Prasangka buruk boleh, tetapi jangan berlebihan
Kafe bernuansa abu-abu dengan goresan putih di beberapa bagian membuat Kiara merasa nyaman di tempat ini. Klasik dan sangat membuat mata Kiara seolah berteriak bahagia atas pemandangan yang disuguhi tempat ini.
Hari Sabtu, Angkasa meliburkan setiap muridnya, kecuali bagi beberapa siswa yang memang harus melakukan kegiatan di sekolah. Alhasil, Kiara memilih untuk ikut dalam acara reuni bersama teman-teman SMPnya di kafe ini. Seandainya kalian tahu, Kiara sebenarnya tidak terlalu menyukai acara-acara sepertinini. Mengingat dirinya itu bersekolah di banyak tempat. Jadi, tentu banyak sekali undangan reuni yang membuatnya muak sendiri. Bayangkan saja, selama SMP, setiap kenaikan kelas, pasti Kiara pindah sekolah, karena memang sekali lagi harus ditegaskan, Kiara itu petakilan dan sangat tidak bisa diatur.
Kiara menempatkan dirinya pada kursi bagian paling kanan, dengan posisi duduk yang sudah dibuat menjadi long table. Selain Kiara malas jadi pusat perhatian karena duduk di tengah, Kiara juga malas bila ia susah keluar nantinya, karena hanya duduk di bagian tengah. Nah, kalau duduk di bagian paling kanan begini kan ia bisa kabur kapan saja.
Belum begitu ramai, bahkan yang baru datang masih bisa dihitung dengan jari. Tetapi itu tidak masalah bagi Kiara, karena dibanding bosan di rumah, lebih baik bosan di sini.
"Loh, dateng lo Ra?"
Kiara mendongak, ketika merasa namanya terpanggil. Dengan senyuman cowok yang baru bersuara itu menarik kursi di hadapan Kiara, dan mendudukkan dirinya di sana.
Sekarang, ganting Kiara yang bingung. "Kok lo dateng? Emang angkatan lo di undang juga?"
Cowok itu mengangguk. "Sebenernya gue ke sini emang niat ketemu lo sih! Basa-basi aja yang barusan." Ia menyahut dengan tawa kecilnya.
Kiara terkekeh. Sudah lama ia tidak berjumpa dengan cowok yang menjadi kakak kelasnya itu, dan cowok itu masih sama seperti dulu, suka bercanda.
"Sekarang lo dimana?" tanya cowok itu antusias.
Daffa, cowok yang duduk di hadapan Kiara saat ini adalah kakak kelas Kiara semasa SMP dan teman seperjuangan bagi Kiara. Memiliki kesamaan sifat, membuat dua orang itu bagai perangko semasa SMP, selalu berdua. Banyak orang yang berkata, mereka cocok menjadi sepasang kekasih. Tetapi bagi Daffa dan Kiara, mereka cocok sebagai sahabat, tidak lebih dari itu.
"Di Angkasa." Kiara menjawab singkat.
Daffa menautkan alisnya bingung. Seingatnya, Kiara itu paling anti Angkasa. Katanya dulu, ia tidak mungkin masuk ke sekolah itu, karena Kiara selalu ditolak mentah-mentah oleh Angkasa. Dan seingatnya juga, Kiara itu bersekolah di SMA Pertiwi, bukan malah di Angkasa.
"Sejak kapan?"
Kiara tersenyum tipis. "Baru dua minggu pindah," jawabnya kemudian nyengir.
Daffa nyaris tertawa kencang, kalau saja ia tidak sadar keadaan. "Udah gue tebak!" serunya meledek.

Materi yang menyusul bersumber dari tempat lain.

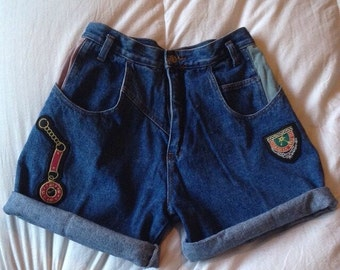 Adorable pair of Vintage jean shorts with original patches, pink pocket watch, etc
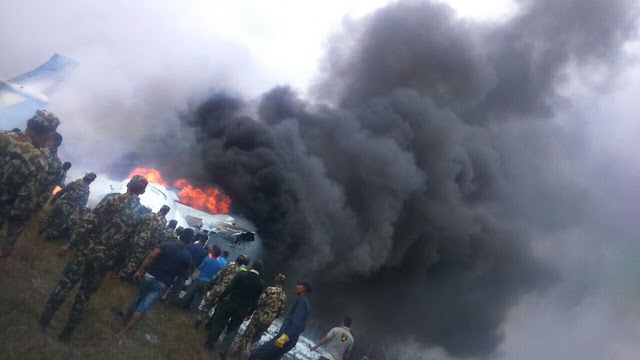 Photos: At least 38 dead after Bangladeshi plane with 67 passengers crashes and bursts into flames at airport in Nepa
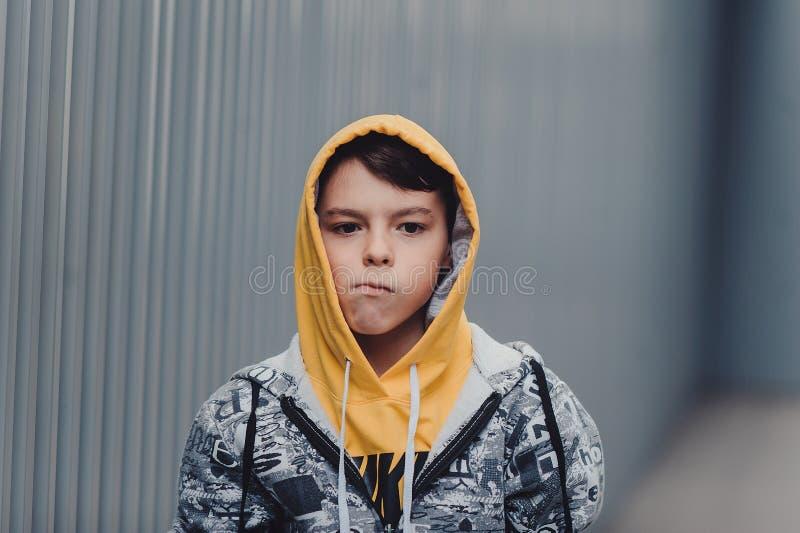 Pre-tonårig pojke på en gata i en storstad bredvid ett höghus bara arkivfoto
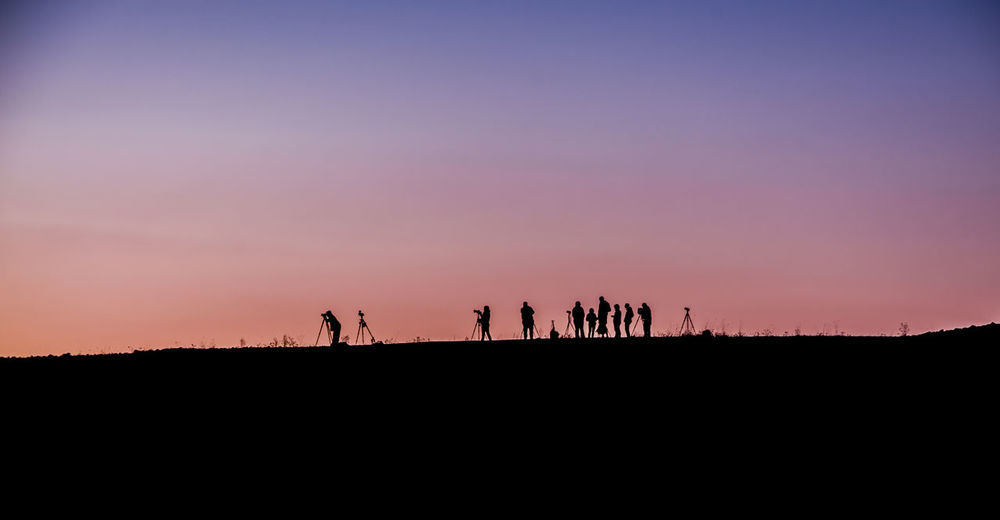Silhouette People On Landscape At Sunset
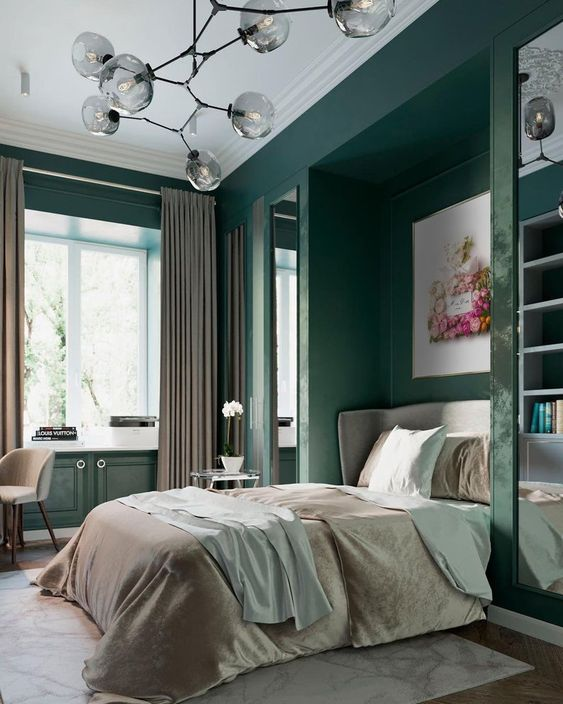 a refined bedroom with dark green walls and storage units, grey and green textiles, a bright artwork and a chandelier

Ternyata tidak ada ruginya juga Kiara datang reuni kali ini. Karena dengan acara ini, Kiara jadi bertemu Daffa yang sudah lama sekali tidak bertemu dengannya.
"Lo sombong sekarang, Daf! Terkahir gue chat kapan tuh, sampe sekarang belum dibales!" Kiara mengadu.
"Hah? Kapan?" Daffa jadi bingung sendiri. "Oh, atau mungkin lo belum dapat kontak baru gue ya? Hape gue sempet ilang. Sini hape lo, buar gue save lagi."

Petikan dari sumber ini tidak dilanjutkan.